Defying his lifelong conditioning and the inevitable wrath of the conservative village community, Yajulu declares Hema's marriage to Gaurinadha invalid in the eyes of true spirituality. When Gaurinadha returns to the village with Haribabu, Yajulu steps forward to dissolve the previous union and personally solemnizes the wedding between Hema and Haribabu. The film concludes with Yajulu facing total societal boycott, yet standing firm in his reformed conviction that humanity and genuine spiritual love transcend rigid caste barriers.

==Production==
While filming Sankarabharanam, Viswanath wanted to make a film on the institution of marriage and Saptapadi was born out of such an idea. The film's producer Bhimavaram Bucchi Reddy met Viswanath during the music sittings of Sankarabharanam and approached him to make a film for him.

The real-life brothers J. V. Somayajulu and J. V. Ramanamurthy were featured as father and son in this film. Reddy and Viswanath were scouting for actresses around six months and chose Alekhya for the role but since Viswanath did not find her suitable, he eventually chose debutant Sabita and this is the only film she acted in. The debutants Girish, then student of Madras Film Institute, portrayed Haribabu and Ravikanth, is a Telugu lecturer from Amalapuram, did the role of Viswanatha Sastry. Girish's dialogues were dubbed by Viswanath. Kasthuri, who assisted Balu Mahendra in Sankarabharanam was chosen as the film's cinematographer. Ravishankar, who went on to become an actor and voice artist, appeared as a child artist.

As Viswanath wanted a temple on the river banks with stairs going straight from the river to the temple, the set design team found a temple in Amaravathi which was being renovated for an event. In order to shoot there, the wall of the adjoining house and some of the temple walls were taken down in order to show the river. Filming was done in a single schedule of fifty five days while the song "Nemaliki Nerpina" was shot at Tummalapalli Kalakshestram in Vijayawada.

== Soundtrack ==
The film's soundtrack was composed by K. V. Mahadevan with lyrics by Veturi. The music was completed even before the film was started while the soundtrack was completed four months before the audio launch.

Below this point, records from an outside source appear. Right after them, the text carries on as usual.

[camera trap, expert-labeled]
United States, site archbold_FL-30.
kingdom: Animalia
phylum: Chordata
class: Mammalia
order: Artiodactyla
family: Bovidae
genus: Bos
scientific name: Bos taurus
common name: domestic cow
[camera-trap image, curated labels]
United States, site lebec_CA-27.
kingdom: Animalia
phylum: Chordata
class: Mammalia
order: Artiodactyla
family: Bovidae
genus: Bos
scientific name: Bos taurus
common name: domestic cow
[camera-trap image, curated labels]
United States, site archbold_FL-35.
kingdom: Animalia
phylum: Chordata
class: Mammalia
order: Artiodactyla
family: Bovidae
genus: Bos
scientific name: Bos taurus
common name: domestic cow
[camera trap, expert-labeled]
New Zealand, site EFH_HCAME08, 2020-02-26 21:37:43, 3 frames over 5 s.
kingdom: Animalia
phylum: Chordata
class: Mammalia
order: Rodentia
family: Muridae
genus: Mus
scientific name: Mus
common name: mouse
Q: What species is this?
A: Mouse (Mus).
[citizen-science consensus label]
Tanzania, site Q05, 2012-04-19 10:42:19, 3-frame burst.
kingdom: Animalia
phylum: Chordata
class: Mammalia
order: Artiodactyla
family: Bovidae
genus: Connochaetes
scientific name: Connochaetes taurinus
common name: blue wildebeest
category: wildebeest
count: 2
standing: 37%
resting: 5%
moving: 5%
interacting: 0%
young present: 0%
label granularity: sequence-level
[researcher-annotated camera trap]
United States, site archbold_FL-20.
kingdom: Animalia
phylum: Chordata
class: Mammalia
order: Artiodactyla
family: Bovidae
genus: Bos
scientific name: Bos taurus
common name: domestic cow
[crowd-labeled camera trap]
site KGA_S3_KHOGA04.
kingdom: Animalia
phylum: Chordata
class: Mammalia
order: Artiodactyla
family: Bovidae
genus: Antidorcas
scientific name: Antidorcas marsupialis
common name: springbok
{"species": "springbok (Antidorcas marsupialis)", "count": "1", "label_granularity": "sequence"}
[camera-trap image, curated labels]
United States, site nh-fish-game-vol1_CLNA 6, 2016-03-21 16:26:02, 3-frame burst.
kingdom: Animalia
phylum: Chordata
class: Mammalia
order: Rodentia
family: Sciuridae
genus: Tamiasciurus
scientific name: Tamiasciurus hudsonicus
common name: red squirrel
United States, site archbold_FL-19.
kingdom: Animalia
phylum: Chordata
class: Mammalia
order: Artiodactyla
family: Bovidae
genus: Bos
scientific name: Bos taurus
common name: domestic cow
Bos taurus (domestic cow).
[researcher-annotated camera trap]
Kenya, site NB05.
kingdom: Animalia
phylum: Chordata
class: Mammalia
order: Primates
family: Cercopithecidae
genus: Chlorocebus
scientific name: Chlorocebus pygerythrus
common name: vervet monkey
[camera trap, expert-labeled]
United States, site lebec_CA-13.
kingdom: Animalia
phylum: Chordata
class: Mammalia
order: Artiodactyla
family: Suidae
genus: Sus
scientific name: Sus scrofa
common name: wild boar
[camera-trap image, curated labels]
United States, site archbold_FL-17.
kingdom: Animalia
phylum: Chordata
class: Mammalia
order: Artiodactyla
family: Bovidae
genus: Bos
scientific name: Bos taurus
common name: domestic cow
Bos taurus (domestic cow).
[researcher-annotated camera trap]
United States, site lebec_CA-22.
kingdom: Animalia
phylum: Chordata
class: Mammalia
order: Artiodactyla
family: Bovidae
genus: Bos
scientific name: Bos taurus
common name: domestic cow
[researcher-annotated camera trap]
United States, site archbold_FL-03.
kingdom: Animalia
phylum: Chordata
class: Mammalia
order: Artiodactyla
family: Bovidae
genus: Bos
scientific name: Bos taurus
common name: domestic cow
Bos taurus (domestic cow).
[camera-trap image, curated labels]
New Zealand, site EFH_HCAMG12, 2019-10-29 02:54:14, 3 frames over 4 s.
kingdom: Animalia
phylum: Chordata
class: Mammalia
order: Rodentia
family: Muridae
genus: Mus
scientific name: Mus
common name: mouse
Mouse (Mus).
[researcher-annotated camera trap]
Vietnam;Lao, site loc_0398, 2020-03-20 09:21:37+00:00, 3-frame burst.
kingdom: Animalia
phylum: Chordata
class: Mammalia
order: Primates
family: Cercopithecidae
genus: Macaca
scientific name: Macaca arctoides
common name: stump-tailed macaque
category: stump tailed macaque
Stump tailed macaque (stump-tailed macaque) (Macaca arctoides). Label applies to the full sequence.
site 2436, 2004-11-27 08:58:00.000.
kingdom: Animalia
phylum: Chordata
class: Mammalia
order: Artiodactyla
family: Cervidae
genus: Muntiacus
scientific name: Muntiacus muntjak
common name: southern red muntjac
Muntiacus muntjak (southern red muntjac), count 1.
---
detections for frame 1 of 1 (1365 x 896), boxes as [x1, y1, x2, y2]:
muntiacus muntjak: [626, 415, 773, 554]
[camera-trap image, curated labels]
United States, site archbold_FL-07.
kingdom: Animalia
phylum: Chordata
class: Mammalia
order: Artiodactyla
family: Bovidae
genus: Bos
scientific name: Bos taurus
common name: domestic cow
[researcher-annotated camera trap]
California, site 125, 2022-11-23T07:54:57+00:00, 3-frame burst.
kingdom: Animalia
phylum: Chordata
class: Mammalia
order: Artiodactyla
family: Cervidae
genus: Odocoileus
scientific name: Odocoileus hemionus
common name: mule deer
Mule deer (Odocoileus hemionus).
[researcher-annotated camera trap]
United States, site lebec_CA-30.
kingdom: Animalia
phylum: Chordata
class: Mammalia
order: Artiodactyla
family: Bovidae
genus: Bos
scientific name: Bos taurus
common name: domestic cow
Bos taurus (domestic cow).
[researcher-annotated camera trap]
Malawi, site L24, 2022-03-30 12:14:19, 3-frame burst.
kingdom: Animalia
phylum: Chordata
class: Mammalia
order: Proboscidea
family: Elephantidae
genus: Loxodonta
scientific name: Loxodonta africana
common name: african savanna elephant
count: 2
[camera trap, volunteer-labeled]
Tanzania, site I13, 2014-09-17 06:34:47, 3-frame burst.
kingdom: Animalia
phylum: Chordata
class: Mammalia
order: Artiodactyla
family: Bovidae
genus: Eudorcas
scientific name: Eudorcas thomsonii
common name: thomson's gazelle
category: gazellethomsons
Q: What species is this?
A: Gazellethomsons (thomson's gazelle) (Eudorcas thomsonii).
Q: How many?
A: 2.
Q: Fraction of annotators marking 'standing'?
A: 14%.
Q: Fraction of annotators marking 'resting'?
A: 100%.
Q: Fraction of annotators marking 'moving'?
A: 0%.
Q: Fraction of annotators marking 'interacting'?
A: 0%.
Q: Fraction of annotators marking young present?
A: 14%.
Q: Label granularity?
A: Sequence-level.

| No. | Title | Lyrics | Singer(s) | Length |
|---|---|---|---|---|
| 1. | "Akhilandeswari Chamundeswari" | Veturi | P. Susheela, S. P. Balasubrahmanyam |  |
| 2. | "Ayigiri Nandini" | Adi Sankaracharya | S. P. Balasubrahmanyam |  |
| 3. | "Bhamane Satyabhamane" | Veturi | S. Janaki |  |
| 4. | "Govullu Tellana" | Veturi | S. Janaki, S. P. Balasubrahmanyam |  |
| 5. | "Marugelara O Raghava" | Thyagaraja | S. Janaki |  |
| 6. | "Nemaliki Nerpina Nadakalivi" | Veturi | S. Janaki |  |
| 7. | "Om Jatavedase" (Sri Durga Suktam) |  | S. P. Balasubrahmanyam, S. Janaki |  |
| 8. | "Vrepalliya Eda Jhalluna" | Veturi | P. Susheela, S. P. Balasubrahmanyam |  |
| 9. | "Ye Kulamu Needante" | Veturi | S. P. Balasubrahmanyam, S. Janaki |  |

==Awards==

| Year | Nominee / work | Award | Result |
|---|---|---|---|
| 1981 | K. Viswanath, B. Bucchireddy | National Film Award for Best Feature Film on National Integration | Won |
| 1981 | K. Viswanath | Nandi Award for Best Screenplay Writer | Won |
| 1981 | G. G. Krishna Rao | Nandi Award for Best Editor | Won |
| 1981 | Kasthuri | Nandi Award for Best Cinematographer | Won |
| 1981 | S. Janaki | Nandi Award for Best Female Playback Singer | Won |
| 1981 | B. Bucchireddy | Filmfare Award for Best Film – Telugu | Won |

==Release==
When the film was shown to the film circle, they found it artistic and disliked the climax. Despite this, the producer released this version in theatres. According to Reddy, the film was a decent hit.